The entire JetPack process for me takes less time than it did to originally transfer the system image to flash the Jetson in the earlier 19.X releases. During development, once everything is downloaded and the samples are ignored, it usually takes less than 10 minutes to reflash.

Here’s a video of the installation process for comparison. In real time, it took 44 minutes. I did not build any vagrants, so that time isn’t added in the total. In the video, I obviously sped up some of the less interesting download and installation sequences:

@RafaelKa , I am not surprised if it took 8+ hours with a speed of 6-7KB/s as the downloads that jetpack performs are of 2.7GB in size (they are .deb and tar files).
And the Time further needed for creating system image,flash the board, Compiling all CUDA and Gameworks samples and deploying them to board.

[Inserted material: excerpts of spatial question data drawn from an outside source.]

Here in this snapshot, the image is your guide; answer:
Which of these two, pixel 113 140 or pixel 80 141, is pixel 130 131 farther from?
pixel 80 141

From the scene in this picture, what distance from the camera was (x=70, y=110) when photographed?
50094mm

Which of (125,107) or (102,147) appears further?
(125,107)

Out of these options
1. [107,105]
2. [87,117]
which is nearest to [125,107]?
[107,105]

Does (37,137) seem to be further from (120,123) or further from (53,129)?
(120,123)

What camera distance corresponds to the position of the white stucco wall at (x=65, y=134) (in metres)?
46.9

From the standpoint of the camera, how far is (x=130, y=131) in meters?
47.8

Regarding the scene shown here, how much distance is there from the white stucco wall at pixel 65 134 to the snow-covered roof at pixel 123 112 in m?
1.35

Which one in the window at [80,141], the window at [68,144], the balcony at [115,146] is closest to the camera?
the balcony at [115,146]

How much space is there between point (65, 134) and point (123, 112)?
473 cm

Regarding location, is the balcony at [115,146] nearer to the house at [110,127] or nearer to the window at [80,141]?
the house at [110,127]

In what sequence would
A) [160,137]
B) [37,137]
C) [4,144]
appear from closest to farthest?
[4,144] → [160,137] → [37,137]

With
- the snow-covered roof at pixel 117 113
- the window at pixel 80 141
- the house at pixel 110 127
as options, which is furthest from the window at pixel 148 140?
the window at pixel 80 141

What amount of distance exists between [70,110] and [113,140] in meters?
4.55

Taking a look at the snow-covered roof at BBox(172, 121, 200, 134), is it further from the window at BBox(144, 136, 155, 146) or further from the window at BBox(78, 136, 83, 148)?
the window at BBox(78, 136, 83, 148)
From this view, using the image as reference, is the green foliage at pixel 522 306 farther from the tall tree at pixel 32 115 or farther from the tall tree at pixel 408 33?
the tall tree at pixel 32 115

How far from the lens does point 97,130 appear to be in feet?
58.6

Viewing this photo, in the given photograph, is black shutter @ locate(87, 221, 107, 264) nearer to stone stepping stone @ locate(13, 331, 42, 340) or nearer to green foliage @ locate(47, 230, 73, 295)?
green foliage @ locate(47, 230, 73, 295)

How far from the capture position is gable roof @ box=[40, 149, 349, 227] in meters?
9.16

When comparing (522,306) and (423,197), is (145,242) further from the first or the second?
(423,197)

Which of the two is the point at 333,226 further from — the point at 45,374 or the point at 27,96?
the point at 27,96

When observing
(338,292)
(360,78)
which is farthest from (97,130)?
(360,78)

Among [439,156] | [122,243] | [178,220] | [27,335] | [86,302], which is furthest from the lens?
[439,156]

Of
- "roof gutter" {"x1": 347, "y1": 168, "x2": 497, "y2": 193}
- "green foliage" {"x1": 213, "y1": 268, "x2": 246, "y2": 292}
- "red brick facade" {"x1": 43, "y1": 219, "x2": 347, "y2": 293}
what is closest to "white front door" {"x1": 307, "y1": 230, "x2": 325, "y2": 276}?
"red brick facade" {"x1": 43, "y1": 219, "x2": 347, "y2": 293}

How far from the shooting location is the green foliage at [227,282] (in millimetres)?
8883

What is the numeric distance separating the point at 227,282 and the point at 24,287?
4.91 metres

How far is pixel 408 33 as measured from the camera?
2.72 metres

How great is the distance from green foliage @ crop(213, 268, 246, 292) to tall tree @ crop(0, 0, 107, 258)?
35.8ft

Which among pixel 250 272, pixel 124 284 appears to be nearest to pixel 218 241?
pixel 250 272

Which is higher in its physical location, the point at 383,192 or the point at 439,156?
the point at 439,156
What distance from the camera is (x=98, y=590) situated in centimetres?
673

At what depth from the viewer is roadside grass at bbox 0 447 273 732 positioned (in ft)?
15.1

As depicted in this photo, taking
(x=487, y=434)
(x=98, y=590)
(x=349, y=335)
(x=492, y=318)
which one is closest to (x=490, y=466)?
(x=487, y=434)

Curious to know your system configuration and internet speed.

As experienced by @Kangalow , with a decent Host configuration and a reasonable internet speed, the whole process should not take more than 50 to 60 minutes.

@kangalow …Nice Music track in the video :-)

Thanks @Madhava! Saturday jam session recording.

Hi,

@Madhava: only jetpack_tk1_1.1/01/JetPackTK1-1.1-cuda6.5-linux-x64.run was @6-7KB/s (currently tried: 50KB/s)
other downloads @130KB/s - 3MB/s. I have ADSL 50Mb+.
Some stuff must be compiled on host before flashing definitely.

@all:

  • I do not understand, why is it needed to flash Jetson TK1 by upgrading. Is it not more convinient to do that with PPA?
  • Is it only convinient for developers? Also i think that NVIDIA can benefit here to, or not?
  • Do you like to setup all other own stuff on each upgrade?
  • Also PPA has enormous benefits...

Pardon my ignorance here, but I’m unfamiliar with the acronym “PPA”. I see:
[url]http://en.wikipedia.org/wiki/Personal_Package_Archive[/url]

Are you referring to a .deb repository which works with apt-get? If so I’d probably agree, I’m just not certain that this is what you mean.